The longer you work in academia, the wider your global network. Bask in the reflected company of your peers. We have the privilege to work with brilliant, interesting people from around the world, many of whom are fascinated by the same obscure minutiae of our fields and will happily discuss it late into the night, often over a beer, in an interesting exotic place, or Brussels.
Working with students allows you to reflect on the joys of youth through the mirror of their experiences. Undergraduates have a limitless capacity to imagine they are pioneers, that their ironic fashion show is the first of its kind, or that no one else ever pulled an all-nighter to complete an assignment for which they had ample warning because they were too busy organising an ironic fashion show.
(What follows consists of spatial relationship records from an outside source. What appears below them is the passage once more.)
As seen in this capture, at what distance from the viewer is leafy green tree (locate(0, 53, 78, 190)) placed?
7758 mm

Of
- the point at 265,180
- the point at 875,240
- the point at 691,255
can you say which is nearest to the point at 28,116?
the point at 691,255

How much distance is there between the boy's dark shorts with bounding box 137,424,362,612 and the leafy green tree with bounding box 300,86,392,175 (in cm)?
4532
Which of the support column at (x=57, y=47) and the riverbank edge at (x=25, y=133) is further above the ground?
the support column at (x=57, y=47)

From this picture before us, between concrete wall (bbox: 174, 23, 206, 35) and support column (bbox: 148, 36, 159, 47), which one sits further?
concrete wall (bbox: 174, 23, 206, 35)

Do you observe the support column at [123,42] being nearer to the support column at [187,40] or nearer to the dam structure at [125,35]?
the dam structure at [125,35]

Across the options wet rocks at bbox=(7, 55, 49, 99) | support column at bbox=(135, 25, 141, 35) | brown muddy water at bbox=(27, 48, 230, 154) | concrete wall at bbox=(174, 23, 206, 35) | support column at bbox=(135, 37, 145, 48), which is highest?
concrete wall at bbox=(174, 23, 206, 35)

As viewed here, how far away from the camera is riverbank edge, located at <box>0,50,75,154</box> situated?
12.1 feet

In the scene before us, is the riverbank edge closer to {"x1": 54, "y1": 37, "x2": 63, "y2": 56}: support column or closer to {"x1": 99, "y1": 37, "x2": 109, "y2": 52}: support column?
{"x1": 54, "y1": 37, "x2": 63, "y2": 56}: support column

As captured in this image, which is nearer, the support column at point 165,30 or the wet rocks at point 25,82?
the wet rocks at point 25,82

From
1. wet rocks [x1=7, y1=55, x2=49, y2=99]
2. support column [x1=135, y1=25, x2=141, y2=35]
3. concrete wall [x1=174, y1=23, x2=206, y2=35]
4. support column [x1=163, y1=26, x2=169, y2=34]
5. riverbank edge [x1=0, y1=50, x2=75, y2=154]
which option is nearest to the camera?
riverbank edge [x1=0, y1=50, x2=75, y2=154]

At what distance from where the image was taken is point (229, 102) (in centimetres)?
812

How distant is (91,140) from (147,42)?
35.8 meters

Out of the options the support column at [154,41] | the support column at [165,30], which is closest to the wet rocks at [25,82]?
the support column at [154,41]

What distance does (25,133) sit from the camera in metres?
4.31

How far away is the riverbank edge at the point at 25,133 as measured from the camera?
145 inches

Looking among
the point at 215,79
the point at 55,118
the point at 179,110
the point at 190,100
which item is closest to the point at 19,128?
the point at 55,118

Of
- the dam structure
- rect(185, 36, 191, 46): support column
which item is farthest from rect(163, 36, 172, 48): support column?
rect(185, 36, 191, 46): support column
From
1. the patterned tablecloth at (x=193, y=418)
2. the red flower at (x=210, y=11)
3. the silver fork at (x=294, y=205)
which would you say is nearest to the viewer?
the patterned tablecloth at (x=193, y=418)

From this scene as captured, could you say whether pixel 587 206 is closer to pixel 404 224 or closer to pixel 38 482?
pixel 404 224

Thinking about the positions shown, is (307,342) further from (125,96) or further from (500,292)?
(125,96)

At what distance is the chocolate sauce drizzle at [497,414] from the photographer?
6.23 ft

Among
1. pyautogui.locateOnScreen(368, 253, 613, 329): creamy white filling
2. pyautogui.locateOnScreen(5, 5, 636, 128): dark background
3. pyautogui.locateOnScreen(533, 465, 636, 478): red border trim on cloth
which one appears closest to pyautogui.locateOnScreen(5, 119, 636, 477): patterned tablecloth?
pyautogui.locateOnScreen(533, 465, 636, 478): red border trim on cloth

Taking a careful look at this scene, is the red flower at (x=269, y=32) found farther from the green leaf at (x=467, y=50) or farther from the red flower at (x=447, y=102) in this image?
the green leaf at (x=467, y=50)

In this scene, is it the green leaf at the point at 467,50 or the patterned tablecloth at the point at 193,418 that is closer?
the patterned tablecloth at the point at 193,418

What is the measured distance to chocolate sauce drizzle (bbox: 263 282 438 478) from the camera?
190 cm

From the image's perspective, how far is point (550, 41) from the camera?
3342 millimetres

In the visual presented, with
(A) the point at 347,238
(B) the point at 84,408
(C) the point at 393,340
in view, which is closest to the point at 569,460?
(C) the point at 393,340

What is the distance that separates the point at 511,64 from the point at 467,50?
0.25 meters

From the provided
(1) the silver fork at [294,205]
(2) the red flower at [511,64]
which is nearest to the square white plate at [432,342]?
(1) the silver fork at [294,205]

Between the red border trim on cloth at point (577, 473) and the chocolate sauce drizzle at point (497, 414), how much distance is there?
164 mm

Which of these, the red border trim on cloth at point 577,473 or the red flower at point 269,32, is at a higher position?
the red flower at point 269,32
Celebrate your acquired wisdom and maturity, whilst missing grant deadlines for which you had ample warning because you were too busy organising your children’s fashion show.
I don’t have much experience of the real world outside academia, but certainly compared my time as a night cleaner in a refrigerated yoghurt warehouse, working in a university is full of chances to learn. Learn more because you are teaching a new course, learn more because it drives your research. But most of all learn more because it’s fun, it’s there and it’s the essence of the job.
Heal the world
Our work has societal value (measurable if you believe REF). Not only is that a good thing, it is a shield when confronted with your friends from undergraduate days who are now earning a million dollars in the City. It will take the sting out of the fact that they can afford houses in Oxford/ shopping in Waitrose/other essentials.
You get to be the expert in your field. We may not get as much time to spend on research or the funding to support it as we would want. But we are extremely privileged to be given money, most of which comes from other people’s hard work – taxes, charity, benevolence, to indulge our own personal curiosity, which, when you stop to think about it, is amazing.
Time is on my side
Find the things you enjoy and do them: I get deep joy from playing football during the working day. You are, as an academic, more or less your own boss. Yes there are disagreeable tasks: admin, marking, grant-writing. But even the bad bits shouldn’t take all of your day and if they are, drop some. It is acceptable to say no and where not, it is normally possible to shape courses and committees to reflect your research interests.
Remember, no one forced you to do this job. There are a number of high stress jobs that involve people shooting at you (soldier), shouting at you (police) or dying on you (doctor). There are others that involve horrible hours, terrible working conditions and repetitive tasks, but luckily I stopped being a post-doc.
If my relentless optimism isn’t enough for you, think of the children/students. A common reason given by PhD students for not remaining in academia is pressure on junior PIs. Complaining about the stress of academia may be a cunning plan by established faculty to stop newer, smarter people joining the competition. But it isn’t fair on the next generation and wasteful of all we have invested – time, energy, money - in getting them across the line.
Don’t worry be happy
In conclusion and for the sake of balance, I accept that there are problems with the system. There are fewer entry level posts and those that do exist come with considerably less job security than before (believe it or not). The demands of the career have changed significantly and it is much harder to get that critical break-in grant than 20 years ago. But dwelling on the negative doesn’t actually help anyone. So, in 2016, let’s turn the tearoom discussion around and celebrate what we have. Happier people are more productive, healthier and have better hair (just look at Trump/Drumpf he is really angry and has terrible hair).
PS as always bonus points for the artists for the headings.